=== TEXT SECTION ===

Children’s emotional and behavioural problems were assessed with the parent-version of the Strengths and Difficulties questionnaire , a short questionnaire measuring behavioural strengths and weaknesses of children or adolescents aged 4–17 years. Five subscales (hyperactivity, peer relationship problems, conduct problems, emotional problems and prosocial behaviour) are proposed, each of them consisting of five items. Each item can be answered with “not true” (0) “somewhat true” (1) or “certainly true” (2). While most items describe problematic behaviour and are therefore phrased negatively, some items are formulated positively.
Socioeconomic status (SES)
An overall SES measure was used, containing information about income, education and employment status. Children in the lowest SES score quintile are defined as “low SES”, in the second lowest to second highest quintile as “medium SES” and in the highest quintile as “high SES”. See  for a more detailed description.
The interview partner was allocated to the group of persons of Russian/Turkish origin if he or she was born in Russia/Turkey, had the Russian/Turkish citizenship or stated to speak primarily Russian/Turkish at home. If mothers and fathers were interviewed together, they were allocated to the groups if both of them met one of the characteristics mentioned. N = 2 couples were excluded, because they answered the interview together but only one of them was of Turkish/Russian origin.
Functional equivalence measures
We used the sum score of the short form of the Patient Health Questionnaire, the PHQ-8  as indicator for depression. Parents were asked, if the child was ever diagnosed with Attention Deficit Hyperactivity Disorder (ADHD) and if the child was ever diagnosed with any mental health disorder. Additionally, they were asked if the child has had contact to a psychiatrist, psychologist or psychotherapist in the last 12 months. Answers for diagnoses and contact were dichotomous (yes/no).
To examine differences in response behaviour due to cultural origin, we wanted to minimize the influence of other factors potentially causing bias. Therefore, for testing measurement invariance, we draw two subsamples from the German native parents group: One was matched in SES, child’s age and gender to the Russian origin group (matched sample 1), the other to the Turkish origin group (matched sample 2). This was done using the IBM Statistical Package of Social Sciences (SPSS) version 25.0 for Windows.

===

▶ _APPLY WHAT YOU READ_
- a) In the text on the study's methods, how many items make up each subscale of the Strengths and Difficulties questionnaire?
- b) Carry on the text on the study's methods, starting after its final sentence.

=== DATASET RECORDS ===

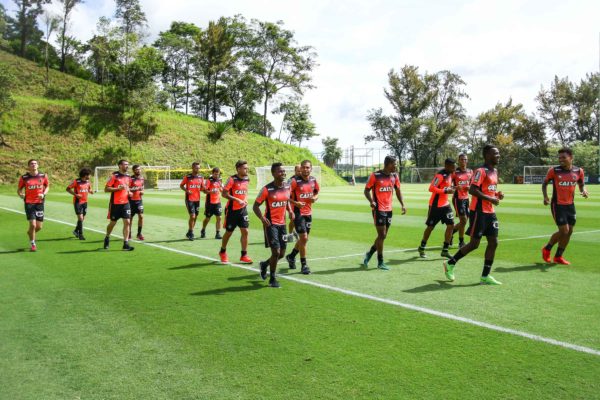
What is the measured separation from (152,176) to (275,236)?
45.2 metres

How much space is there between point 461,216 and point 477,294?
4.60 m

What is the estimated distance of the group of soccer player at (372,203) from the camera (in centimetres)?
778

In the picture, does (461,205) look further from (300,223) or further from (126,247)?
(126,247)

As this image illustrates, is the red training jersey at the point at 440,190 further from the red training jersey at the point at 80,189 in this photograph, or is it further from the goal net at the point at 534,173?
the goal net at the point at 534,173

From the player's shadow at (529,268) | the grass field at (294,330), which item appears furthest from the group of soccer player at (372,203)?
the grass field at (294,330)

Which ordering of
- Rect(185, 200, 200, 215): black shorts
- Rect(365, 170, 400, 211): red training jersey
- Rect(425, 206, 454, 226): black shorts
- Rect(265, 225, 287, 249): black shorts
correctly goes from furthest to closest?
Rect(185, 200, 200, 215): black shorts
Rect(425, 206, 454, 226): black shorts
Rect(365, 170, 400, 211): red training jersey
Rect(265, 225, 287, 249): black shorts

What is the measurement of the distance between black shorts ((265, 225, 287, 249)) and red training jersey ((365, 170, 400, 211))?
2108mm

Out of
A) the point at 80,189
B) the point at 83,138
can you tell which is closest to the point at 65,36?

===

▶ _TASK-BY-TASK ANSWERS_
- a) Five items.

- b)
Measurement invariance was examined by testing for Differential Item Functioning (DIF) in the subscales and the total difficulties scale and by checking for equivalence of the factor structure. DIF was performed by using the lordif package in R, which uses a logistic regression/Item Response Theory (IRT) hybrid DIF detection method, and by using McFaddens pseudo R2 > 0.02 as detection criterion . To check the stability of results, we also used the multiple indicators, multiple causes (MIMIC) confirmatory factor analysis method with scale purification as proposed by Wang, Shih and Yang  within the lavaan package in R . The MIMIC approach tests for uniform DIF. As recommended for ordinal data with medium sample sizes  diagonally weighted least squares (DWLS) were used to estimate the model parameters. Robust test statistics are reported. To evaluate the size of DIF effects in the MIMIC framework, a MIMIC effect size (MIMIC-ES) as proposed by Jin et al.  was calculated, with 0.3 indicating a small, 0.5 indicating a medium and 0.7 indicating a large effect. Additionally, Multi Group Confirmatory Factor Analysis (MGCFA) in lavaan was performed to examine equivalence of the factor structure with and without items flagged for DIF in the previous step. Model parameters in the MGCFA were also estimated using DWLS. In order to compare results with other studies using MGCFA to test for measurement invariance [e.g. 31, 33, 45], we additionally tested measurement invariance within this approach. We followed the process recommended by Hirschfeld and Von Brachel  with first establishing a configural model, second testing for configural equivalence (same loadings are significant across groups), third testing for weak/metric equivalence (loadings are constrained to be equal) and fourth testing for strong/scalar invariance (intercepts are constrained to be equal). We used χ2, the Comparative Fit Index (CFI) and the Root Mean Square Error of Approximation (RMSEA) to evaluate the model fit. A CFI > 0.90 was rated as acceptable and > 0.95 as good, a RMSEA < 0.6 was rated as good . To evaluate the meaningfulness of changes of the model fit we used the change in the CFI (ΔCFI) because this index is proposed to be independent of overall model fit and sample size. A value of ΔCFI smaller than or equal to – 0.01 indicates that the null hypothesis of invariance should not be rejected . Missings were dropped listwise.
We used linear and logistic regressions within SPSS for testing functional equivalence of the SDQ. SDQ total difficulties score or SDQ subscales and the sample subgroup (categorical variable with the German native group as reference group) were used as predictors, mental health diagnoses, use of mental health service or depressive symptoms as outcome variables. We tested for an interaction effect of group and SDQ scores indicating a different predictive power of the SDQ scores between the groups. Cross-sectional and longitudinal data was used.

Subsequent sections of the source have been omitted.